Compared to the most common types of siding (vinyl, wood, aluminum home siding), Hardie board is a very environmentally sustainable choice because it last the lifetime of your home. Thus, you will not have to send waste to the landfill from having to install new siding every ten years. Additionally, Hardie Board is a brand that is committed to sustainability. They source 90% of their materials from regional suppliers, reducing carbon dioxide emissions from long-haul transportation to production facilities. Hardie board manufacturers also employ waste minimization and solid waste recycling technologies to support Zero to Landfill initiatives.

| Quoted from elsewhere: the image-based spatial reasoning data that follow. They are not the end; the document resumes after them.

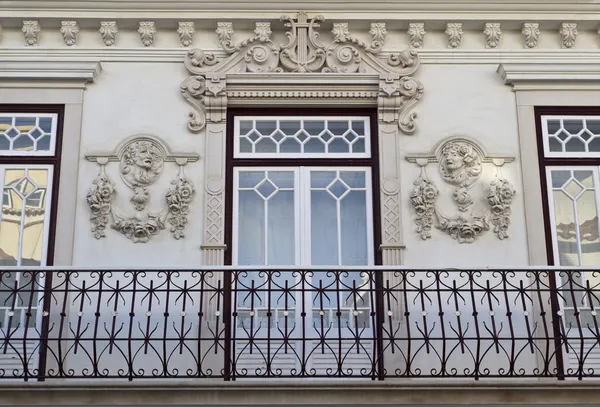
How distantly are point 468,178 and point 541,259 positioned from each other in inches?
40.9

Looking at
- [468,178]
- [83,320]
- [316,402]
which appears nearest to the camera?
[316,402]

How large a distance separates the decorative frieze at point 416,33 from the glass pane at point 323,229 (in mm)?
1826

Hardie Board Siding Maintenance Tips

Cleaning and maintaining the siding exterior of your home is key to preserving the beauty and durability of Hardie board siding. The extent and nature of maintenance will depend on the geographic location of your home and exposure of the building. Normal care and maintenance includes:

  • Washing down the exterior surfaces every 6 to 12 months with a garden hose or low pressure water spray to remove dirt and debris. For stubborn dirt or stains, a mild detergent and a soft brush may be used.
  • Clean out your gutters, blocked pipes, and overflows as required.

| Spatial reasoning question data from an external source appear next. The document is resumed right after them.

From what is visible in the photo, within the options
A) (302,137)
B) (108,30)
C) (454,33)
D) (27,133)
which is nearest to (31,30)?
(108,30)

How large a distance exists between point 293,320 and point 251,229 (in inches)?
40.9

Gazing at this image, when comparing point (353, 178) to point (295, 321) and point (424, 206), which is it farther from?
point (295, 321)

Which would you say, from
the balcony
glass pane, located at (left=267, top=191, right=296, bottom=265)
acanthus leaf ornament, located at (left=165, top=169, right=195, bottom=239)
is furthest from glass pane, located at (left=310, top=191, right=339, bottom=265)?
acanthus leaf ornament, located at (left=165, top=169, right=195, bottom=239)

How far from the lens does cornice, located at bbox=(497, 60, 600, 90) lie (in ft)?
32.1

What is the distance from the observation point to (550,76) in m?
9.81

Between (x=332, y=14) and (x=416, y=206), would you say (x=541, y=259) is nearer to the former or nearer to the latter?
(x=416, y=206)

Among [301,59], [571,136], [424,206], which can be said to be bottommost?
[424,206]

  • Reapply caulking when it has begun to show signs of wear. This can help keep moisture from getting into the wall cavity. James Hardie recommends the use of caulks and sealants that remain permanently flexible. Look for the words “permanently flexible” written clearly on the label or in the accompanying literature.
  • It is a good practice to keep vegetation such as shrubs, bushes, and small trees trimmed back and away from the home and siding. This will also help to ensure that sprinkler systems do not saturate areas near the building.